■ Task 1 ■
From the cloud computing text, copy the passage starting with "Availability is another" and going on through "continues to grow.", word for word.
■ Task 2 ■
Decide whether each statement agrees with the cloud computing text. For each one, answer yes or no and quote the words from the text that settle it.
(a) Data now moves 1,000 to 10,000 times faster than on the old 1200 baud terminals, even for consumers.
(b) One physical computer in a rack can run as many as 32 virtual computers.
(c) If your model and data are on your own desktop PC, you have to upload them to a cloud-based application to analyze them.

Availability is another possible drawback – or benefit – of cloud computing. When internet access is “down,” or if your cloud service provider needs to perform maintenance, you cannot use a public cloud service. But this must be compared to “downtime” on your own equipment, and availability when you are traveling. All in all, cloud computing is a “better idea,” and its impact continues to grow.
How Does it Work?
Cloud computing became feasible because of two key technologies – high-speed data communications and the internet, and virtualization of computing hardware – plus industry standards. People over 50 can probably remember terminals and modems that operated at “1200 baud”, about 120 characters per second; today’s data flows 1,000 to 10,000 times faster, even for consumers. IT professionals can remember when a physical computer could run only one operating system, and one or two applications at a time; today, a physical computer, which occupies less than an inch vertically in a “rack,” can run eight to 16 “virtual computers,” each with its own operating system and applications.
Virtualization means that your analytic problem – say data mining, optimization, or simulation – can be run in a remote data center, using only a “slice” of the CPU time and memory on a physical computer – and high-speed communications means that results can be brought back to you in seconds.
Where is the Data?
Applications of all kinds – but especially analytics applications – make use of models and data, and both must be accessible to the analytics software, wherever it is running – on your own computer or server, or in the cloud. If your model and data are on your own desktop PC, you can either run the analytics software on that same PC, or transfer them (for example via file upload) to a cloud-based application.

■ Recorded information ■

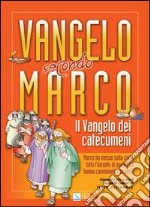 Vangelo secondo Marco. Il vangelo dei catecumeni libro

■ Worked solution 1 ■
Availability is another possible drawback – or benefit – of cloud computing. When internet access is “down,” or if your cloud service provider needs to perform maintenance, you cannot use a public cloud service. But this must be compared to “downtime” on your own equipment, and availability when you are traveling. All in all, cloud computing is a “better idea,” and its impact continues to grow.

■ Worked solution 2 ■
(a) Yes: "today’s data flows 1,000 to 10,000 times faster, even for consumers"
(b) No: "can run eight to 16 “virtual computers,” each with its own operating system and applications"
(c) No: "you can either run the analytics software on that same PC, or transfer them (for example via file upload) to a cloud-based application"